You can use books like the one below to help them see how friends should act.


 

Encourage them to Help Others

Helping others is the trademark of a “good person.” Teach your children that when someone needs something, and they have the ability to help them, they should.

This doesn’t mean they have to be a doormat. Sometimes there are situations where you just have to say no.

But, it does mean that when someone really does need their help, they need to help.

It could be as simple as opening a door for someone, donating food to those less fortunate or adopting a family at Christmas time.

Teaching your kids to offer their help and services to others will help them to develop a lifelong understanding of their responsibility to be a kind, compassionate person.

 

Build Their Emotional Intelligence

Help your child become more emotionally intelligent. It may be just as important as intellectual intelligence, if not more so.

Emotional intelligence is the ability to be aware of your own emotions and to be able to understand and handle interpersonal relationships fairly and empathetically.

Hands down, this is one of the best gifts you could ever give your child.

By helping them to truly understand their own emotions, you will help them to reflect on many of the stressful events in life with dignity and grace.

They will be able to cope better and have deep, meaningful relationships.

To help your children become more emotionally intelligent start putting a name to your child’s feelings (and yours) so that it makes it easier for your child to name and discuss feelings.

Ask them how they feel and if they’re not sure, describe some different feelings and let them pick, then tell them what that feeling is about.

It can also help to name the moods of movies, images, songs, and even places that you go.

The more vocabulary children have about feelings the better.

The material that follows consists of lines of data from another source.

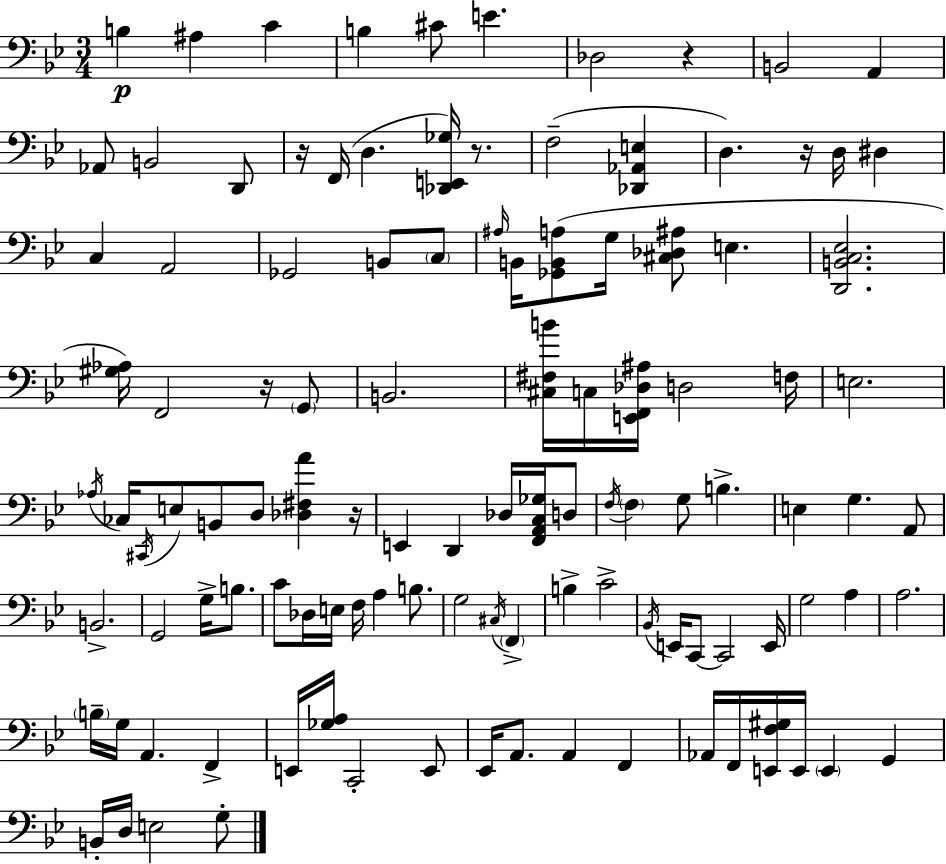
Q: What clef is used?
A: bass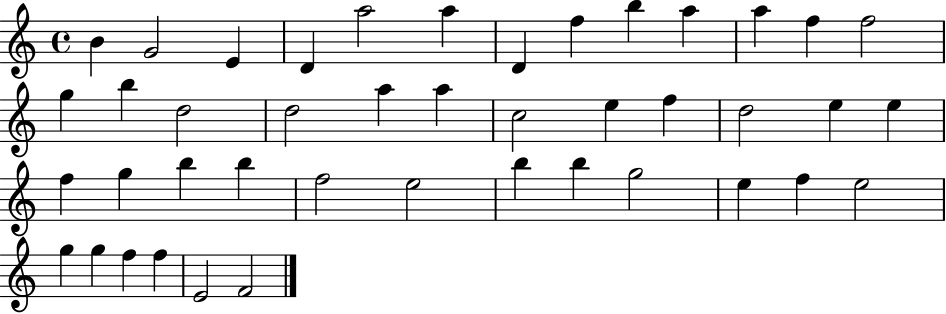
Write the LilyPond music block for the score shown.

{
  \clef treble
  \time 4/4
  \defaultTimeSignature
  \key c \major
  b'4 g'2 e'4 | d'4 a''2 a''4 | d'4 f''4 b''4 a''4 | a''4 f''4 f''2 | \break g''4 b''4 d''2 | d''2 a''4 a''4 | c''2 e''4 f''4 | d''2 e''4 e''4 | \break f''4 g''4 b''4 b''4 | f''2 e''2 | b''4 b''4 g''2 | e''4 f''4 e''2 | \break g''4 g''4 f''4 f''4 | e'2 f'2 | \bar "|."
}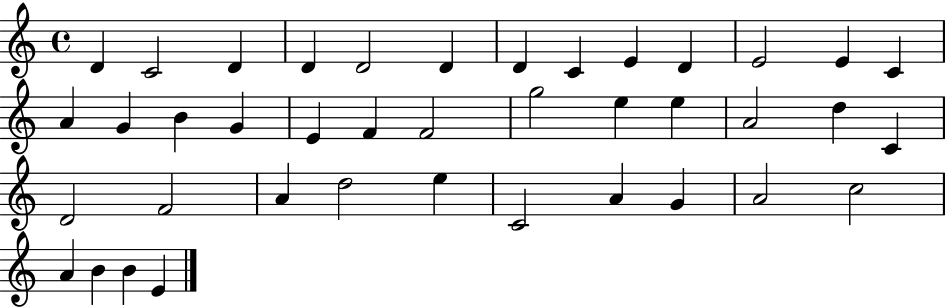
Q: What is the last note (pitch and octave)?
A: E4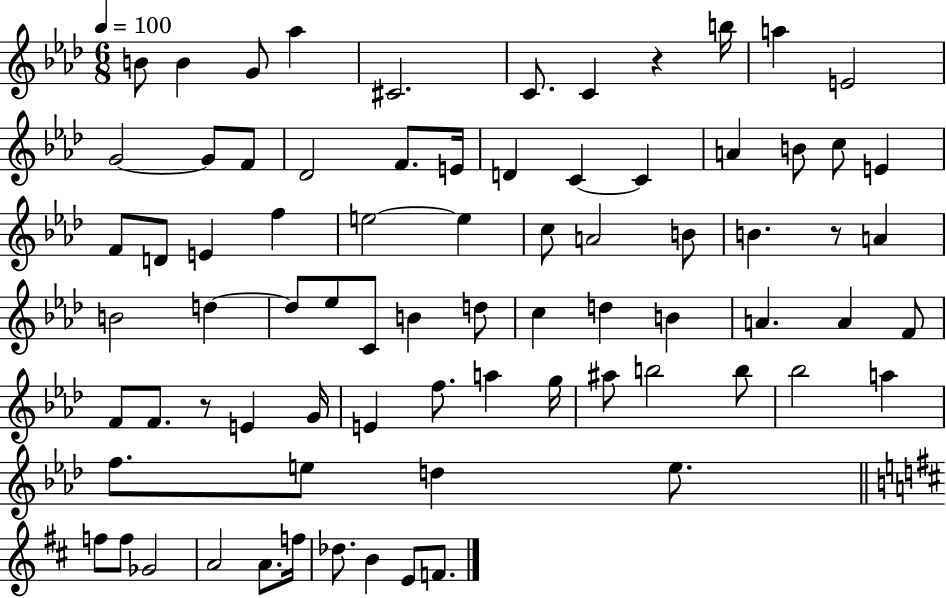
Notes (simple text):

B4/e B4/q G4/e Ab5/q C#4/h. C4/e. C4/q R/q B5/s A5/q E4/h G4/h G4/e F4/e Db4/h F4/e. E4/s D4/q C4/q C4/q A4/q B4/e C5/e E4/q F4/e D4/e E4/q F5/q E5/h E5/q C5/e A4/h B4/e B4/q. R/e A4/q B4/h D5/q D5/e Eb5/e C4/e B4/q D5/e C5/q D5/q B4/q A4/q. A4/q F4/e F4/e F4/e. R/e E4/q G4/s E4/q F5/e. A5/q G5/s A#5/e B5/h B5/e Bb5/h A5/q F5/e. E5/e D5/q E5/e. F5/e F5/e Gb4/h A4/h A4/e. F5/s Db5/e. B4/q E4/e F4/e.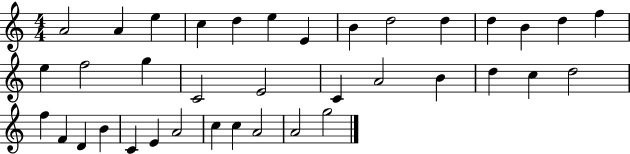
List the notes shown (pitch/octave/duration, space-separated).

A4/h A4/q E5/q C5/q D5/q E5/q E4/q B4/q D5/h D5/q D5/q B4/q D5/q F5/q E5/q F5/h G5/q C4/h E4/h C4/q A4/h B4/q D5/q C5/q D5/h F5/q F4/q D4/q B4/q C4/q E4/q A4/h C5/q C5/q A4/h A4/h G5/h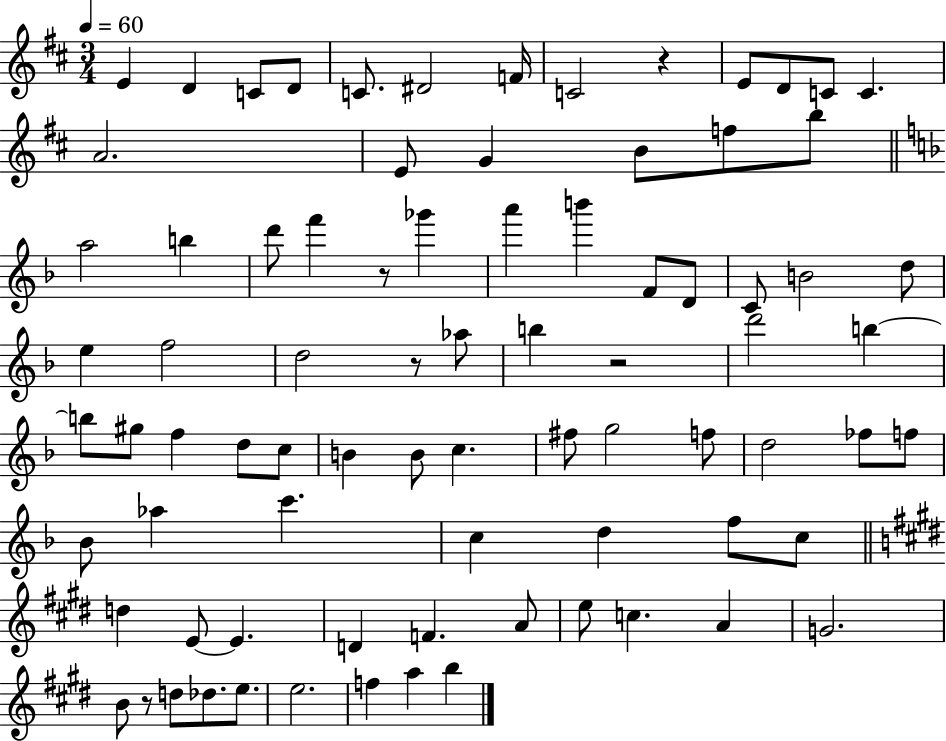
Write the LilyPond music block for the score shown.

{
  \clef treble
  \numericTimeSignature
  \time 3/4
  \key d \major
  \tempo 4 = 60
  e'4 d'4 c'8 d'8 | c'8. dis'2 f'16 | c'2 r4 | e'8 d'8 c'8 c'4. | \break a'2. | e'8 g'4 b'8 f''8 b''8 | \bar "||" \break \key f \major a''2 b''4 | d'''8 f'''4 r8 ges'''4 | a'''4 b'''4 f'8 d'8 | c'8 b'2 d''8 | \break e''4 f''2 | d''2 r8 aes''8 | b''4 r2 | d'''2 b''4~~ | \break b''8 gis''8 f''4 d''8 c''8 | b'4 b'8 c''4. | fis''8 g''2 f''8 | d''2 fes''8 f''8 | \break bes'8 aes''4 c'''4. | c''4 d''4 f''8 c''8 | \bar "||" \break \key e \major d''4 e'8~~ e'4. | d'4 f'4. a'8 | e''8 c''4. a'4 | g'2. | \break b'8 r8 d''8 des''8. e''8. | e''2. | f''4 a''4 b''4 | \bar "|."
}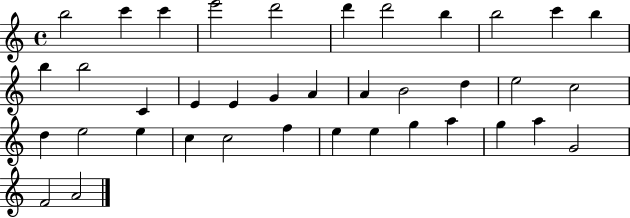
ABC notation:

X:1
T:Untitled
M:4/4
L:1/4
K:C
b2 c' c' e'2 d'2 d' d'2 b b2 c' b b b2 C E E G A A B2 d e2 c2 d e2 e c c2 f e e g a g a G2 F2 A2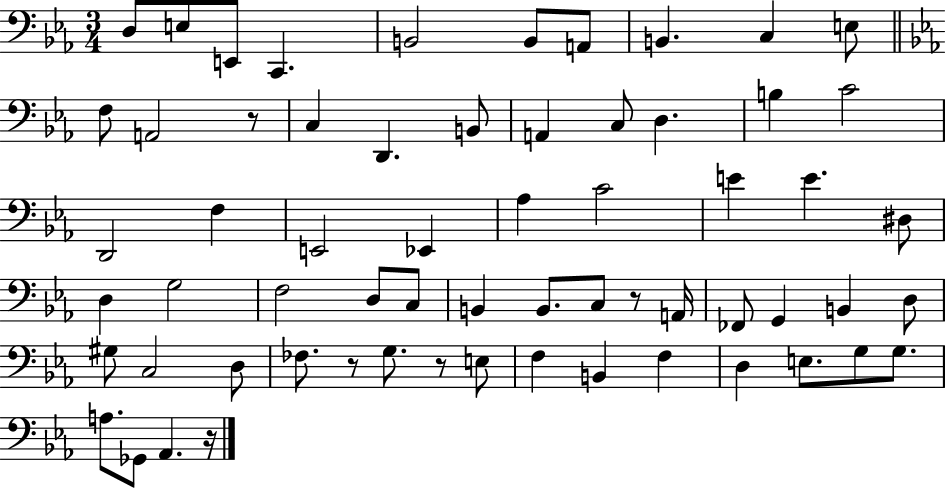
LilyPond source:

{
  \clef bass
  \numericTimeSignature
  \time 3/4
  \key ees \major
  d8 e8 e,8 c,4. | b,2 b,8 a,8 | b,4. c4 e8 | \bar "||" \break \key ees \major f8 a,2 r8 | c4 d,4. b,8 | a,4 c8 d4. | b4 c'2 | \break d,2 f4 | e,2 ees,4 | aes4 c'2 | e'4 e'4. dis8 | \break d4 g2 | f2 d8 c8 | b,4 b,8. c8 r8 a,16 | fes,8 g,4 b,4 d8 | \break gis8 c2 d8 | fes8. r8 g8. r8 e8 | f4 b,4 f4 | d4 e8. g8 g8. | \break a8. ges,8 aes,4. r16 | \bar "|."
}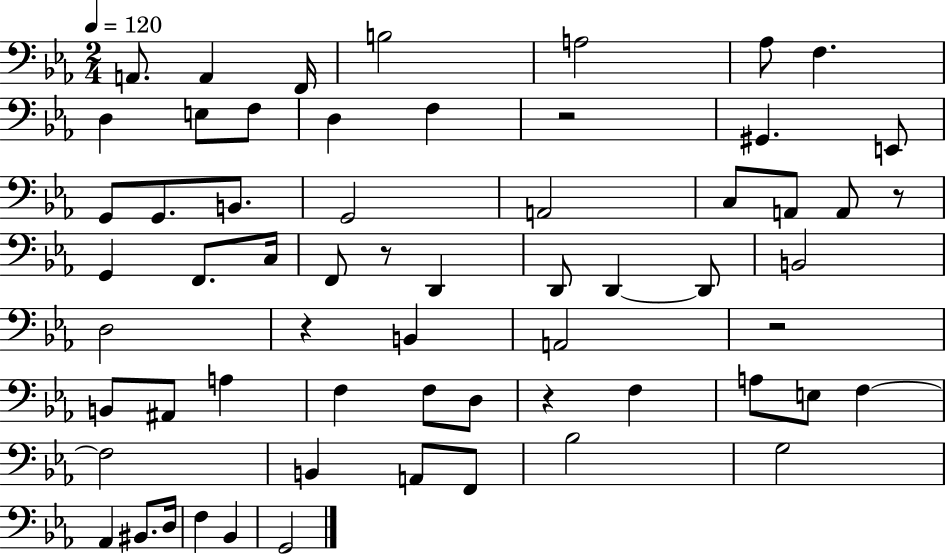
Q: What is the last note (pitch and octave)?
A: G2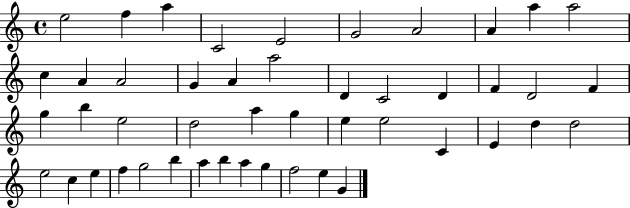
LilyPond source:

{
  \clef treble
  \time 4/4
  \defaultTimeSignature
  \key c \major
  e''2 f''4 a''4 | c'2 e'2 | g'2 a'2 | a'4 a''4 a''2 | \break c''4 a'4 a'2 | g'4 a'4 a''2 | d'4 c'2 d'4 | f'4 d'2 f'4 | \break g''4 b''4 e''2 | d''2 a''4 g''4 | e''4 e''2 c'4 | e'4 d''4 d''2 | \break e''2 c''4 e''4 | f''4 g''2 b''4 | a''4 b''4 a''4 g''4 | f''2 e''4 g'4 | \break \bar "|."
}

The more talk with your child about empathy, and work on a few of the different exercises, the better the lessons will stick.

This is a very important task because studies are showing that many people who are in the millennial generation show fewer empathetic traits than people who were raised in the 70’s and 80’s.

This is concerning because our very humanity requires empathy to be successful.

Raising kids to be kind an compassionate takes time and effort, but completely worth it. Here are the best tips to teaching kids empathy and kindness.